I swore to Rich that my previous effort tapped me. As the sprint
developed, Rich leads out for Eric but gets pinched right, I dive left into
the clear left lane for the sprint. Eric follows a wheel or two behind me.
As riders faded in the long sprint, the group seemed to come to a stop and
even though I started the sprint way too late and nearly in the back of the
pelaton. I shot up the left side for third. Or so I thought. Despite the
fact that there was no previous discussion about the centerline rule, no
previous enforcement of the centerline rule, and in years past no centerline
rule, I was relegated to 7th (first out of the money placing) for the
centerline violation. Eric who was right behind me suffers the same fate
taking 9th. Rich "benefited" from the disaster and was promoted to 5th. In
summary, 3 top tens and lots o' imaginary airtime.
Next Stop: My Old Man's Place
My dad lives in Fresno and hosted the Solano bunch. We arrive just in time
watch the derby. A game of whiffleball proved that Eric, Rich and I played
ball in school and Allan & Dylan didn't. Allan comes through with the hit of
the day. Eric exchanges a lemon from my dad's tree with yellow ball and
Allan smoked it splatting citrus bits for miles. The VCR played Mario's 2002
World's multiple times after a huge pasta feast. Life was good in the
central valley.
Next Stop: The Tower District Criterium M123
Eric, Rich, and Dylan successfully talked Allan into doing the Masters' 123
race. Good thing, Allan made a break stick that includes 3 Morgan Stanley
racers and some other dead wood. Dylan had lectured us on why it was
important to have two Solano guys in any threatening group. Dylan looks and
sees that Allan's group IS threatening. Dylan grasping his leadership duties
in the moment of truth drops the BFH and closes a decent gap in one strong
effort. Meanwhile Rich and Eric save themselves for the E3 race by hanging
in the back of the main field watching the Morgan Stanley guys shut down the
chase by blocking through the 180. I had my work cut out for me. I am
hanging in street clothes on the coffee shop patio sip'n an ice-cold
beverage.
I'd yelled every time I saw Allan take a big old
pull for the break. Dylan rests comfortably in tow. Rich and Eric just
hanging one group back. When the bell finally sounded, Dylan attacks on the
backstretch. The group shatters. Dylan holds onto fourth! In a 1,2 RACE!!!!

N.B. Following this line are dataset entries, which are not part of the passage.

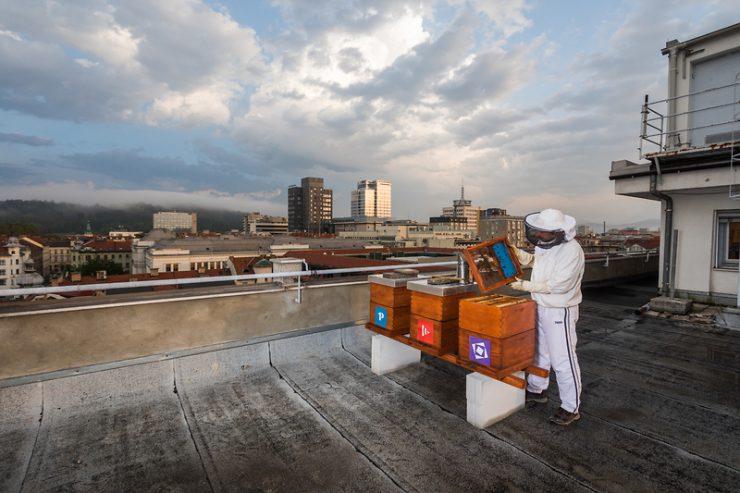 Urbano čebelarstvo vse bolj popularno v svetu in pri nas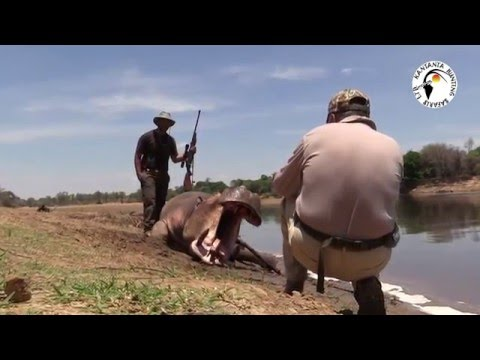 ZAMBIA - KANTANTA HUNTING SAFARIS -CROC & HIPPO HUNT - BIG GAME HUNTING - STEP FIVE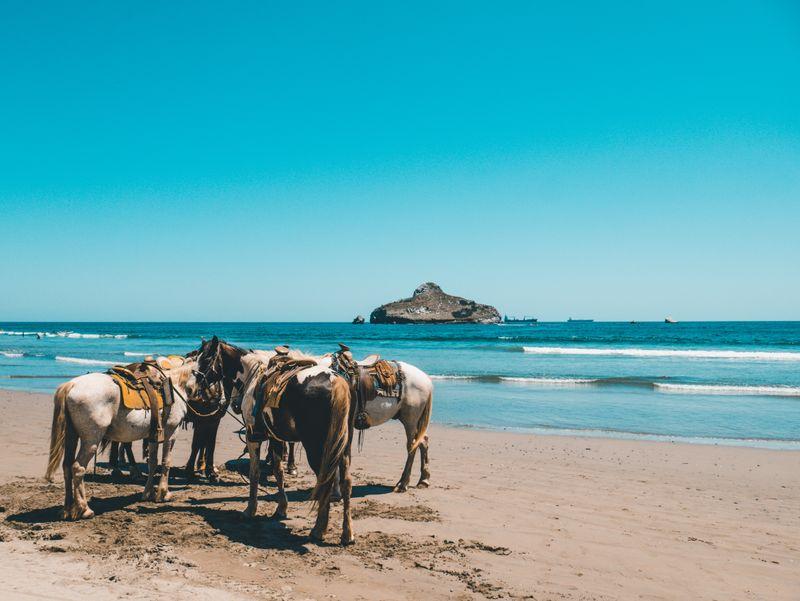 horse-riding-mexico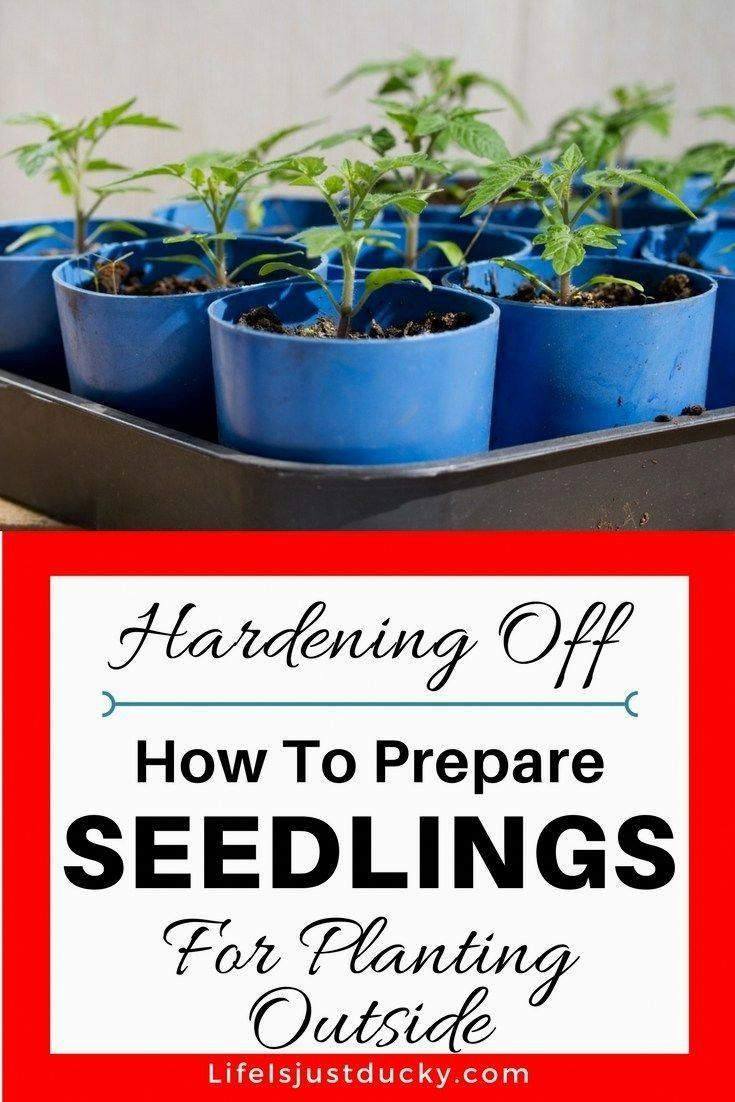 How To Hardening Off Seedlings – A Beginners guide for starting a garden and tra…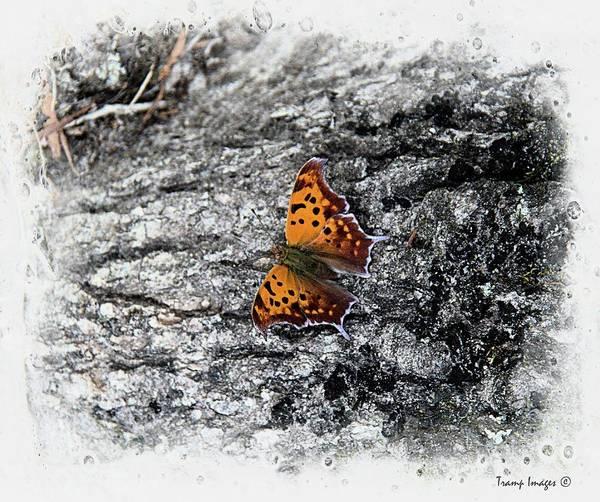 Photograph - Flutter by Wesley Nesbitt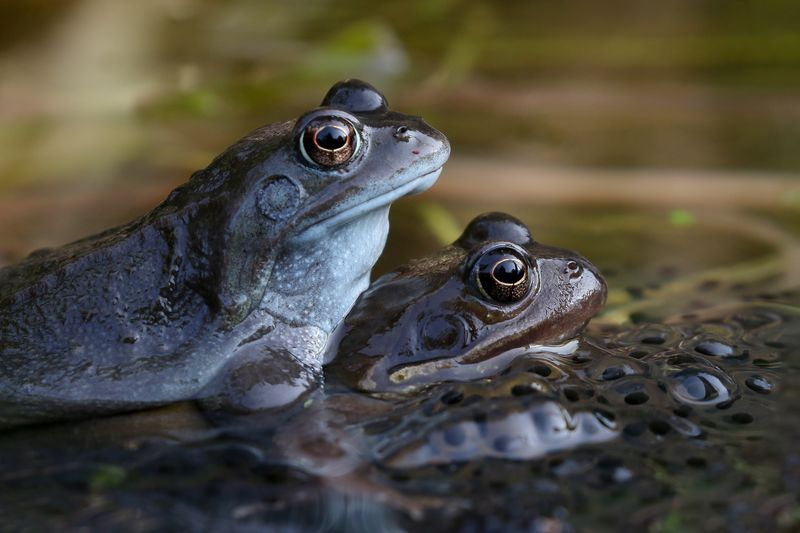 Mating Froga Animal Themes Animal Animal Wildlife Animals In The Wild Vertebrate Amphibian Reptile Group Of Animals No People Close-up Frog Animal Body Part Nature Two Animals Water Day Animal Eye Outdoors Selective Focus Animal Head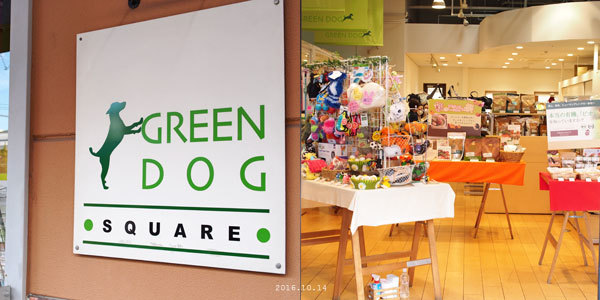greendog.jpg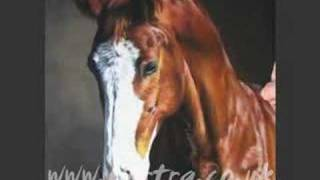 getlinkyoutube.com-Speed Painting - horse portrait in pastel (Billy)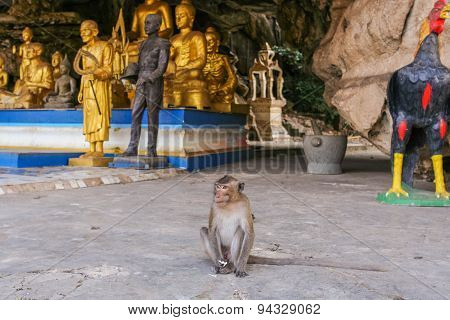 Monkey Seats On The Statue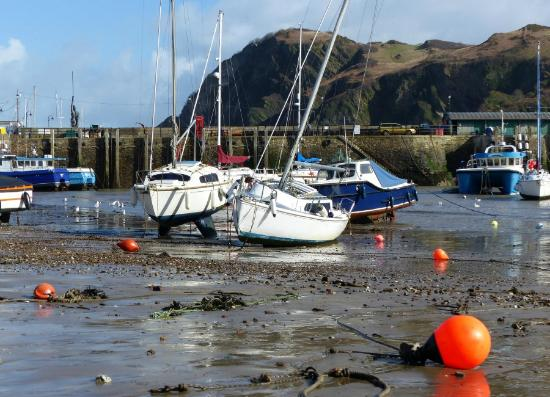 The Royal Britannia: Ilfracombe harbour, directly in front of the hotel
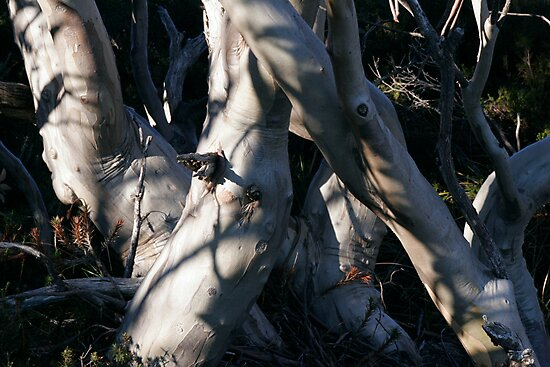Snowgum Trunks by Stanton Hooley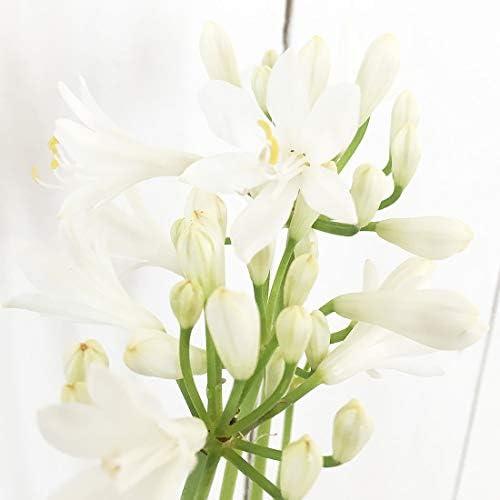 ゆり 苗木 アガパンサス・ホワイト・ナナ 12cmポット苗 ユリ 苗 百合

Eric steps up to the plate a wins the field sprint! Solano shows up and
makes their presence felt.
And they felt it good, next stop: The Tower District Criterium E3
We had some goals going into the weekend: Have fun. Score lots of BAT and
BAR points. Laugh at Allan. Come up with some race purse for beer money on
the drive home. And Win. And frankly, after the m123 race, 4 out of 5
normally would have been okay and most everyone could have been happy for
the drive home. But why not sweep it and take everything we came for?!?!

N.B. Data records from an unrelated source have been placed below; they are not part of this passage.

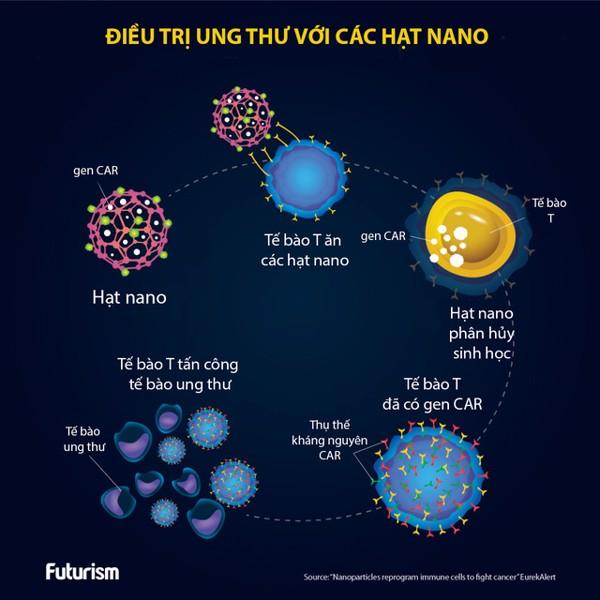 fucoidan nano 60 gói hạt nano điều trị ung thư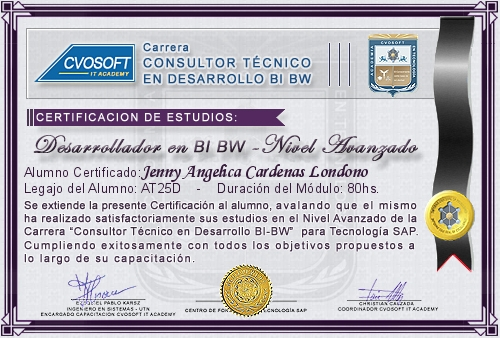 Certificación de estudios en Consultor BI / BW BO Nivel Avanzado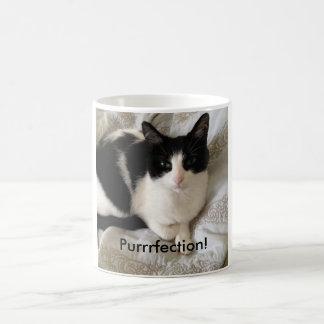 Hoch entwickelte Kaffee-trinkende Katze: Kaffeetasse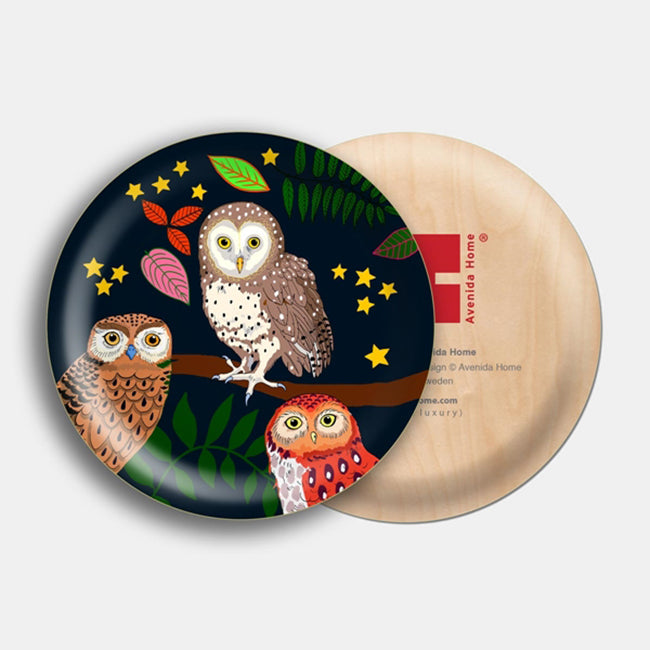 Night Owl Bird Mini Tray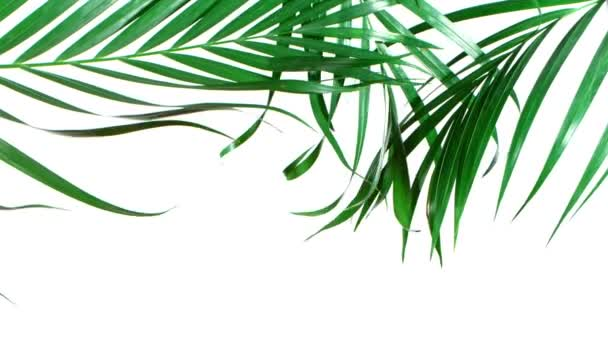Palm Leaves Motion by Natural Wind Isolated on White Background.
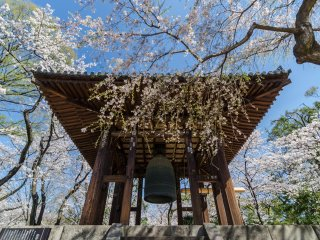 Even Daibonsho (the Big Bell) is surrounded by blossoms! This bell was completed in 1673, making it not only a work of art but an artifact of history.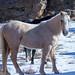 Wild Colorado Horse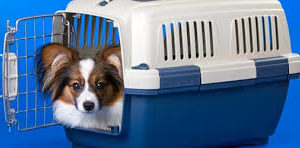 Travel and Pet Carriers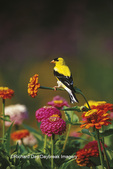 01640-11804 American Goldfinch (Carduelis tristis) male on Zinnias in flower garden Marion Co. IL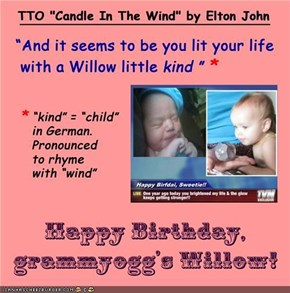 "Happy Birthday, grammyogg's Willow!  (TTO ""Candle In The Wind"" by Elton John)"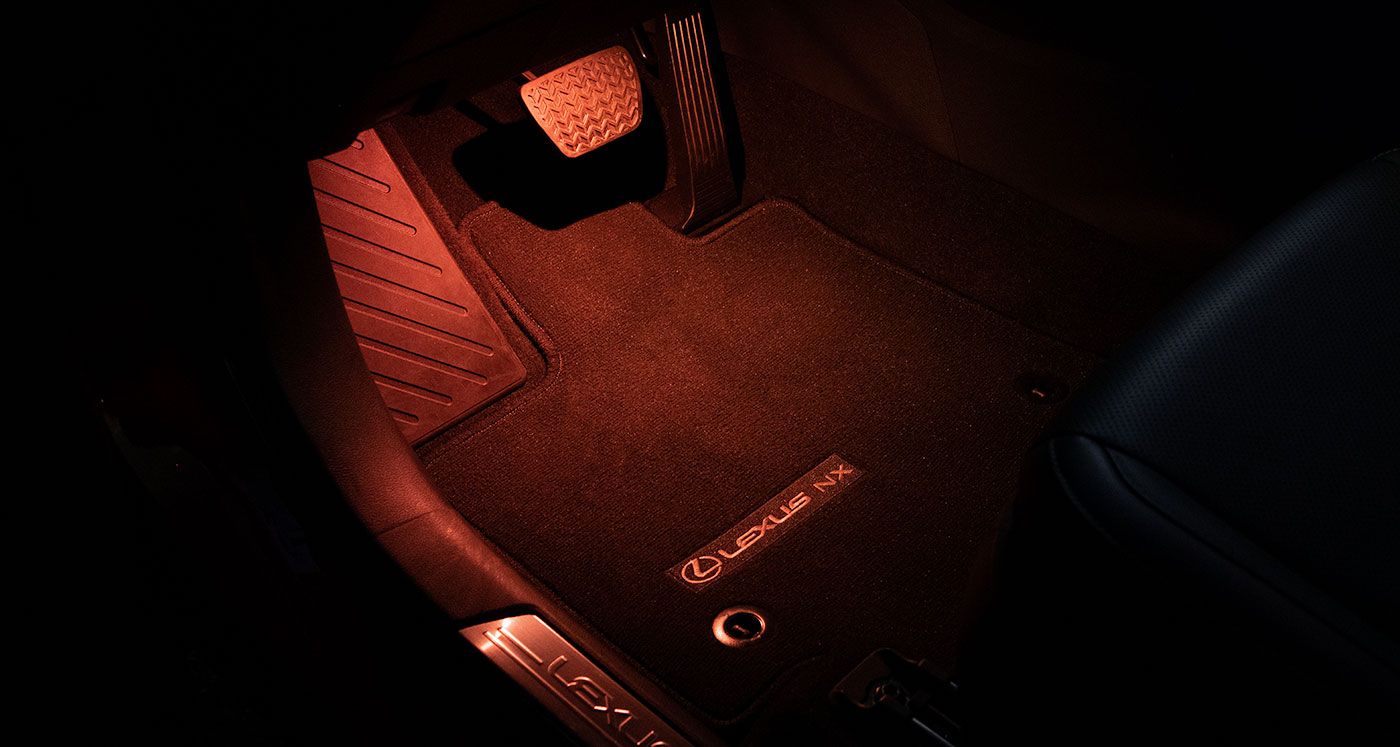 Lexus NX Illumination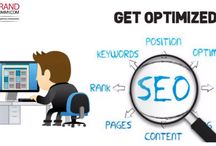 Search Engine Optimization / Search Engine Optimization Services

During the open course warm-up I chatted with the CVC pipehitter who won the
Sea Otter RR. I learned his name, Jon, and I apologized for not being able
to carry more weight in the day before's break. I told him to watch for
Allan. He was the one who could make a break stick. This course was destined
for a break away. The 180 shut everyone except the lead riders down to a
stand still forcing a sprint out of the turn every lap.
Hmmm Beeeeeer [Rich and Dylan]
Rich, who has been suffering from "the runs" and had more than his fair
share of 107 degree port-o-potty turned port-o-sauna, went from pale blue
green to burning red when the $75 prime lap bell rung. Then Dylan snaked two
$20 primes. Money was rolling! When all the primes were taken, 4 of 6 were
in the Clif Bar Truck rolling home in the Bay Area. Tires, Wine, Cash,
Helmets.
The Attack Machine [Allan]
With 45 minutes to go, Allan opens up a gap and takes the Webcor with him.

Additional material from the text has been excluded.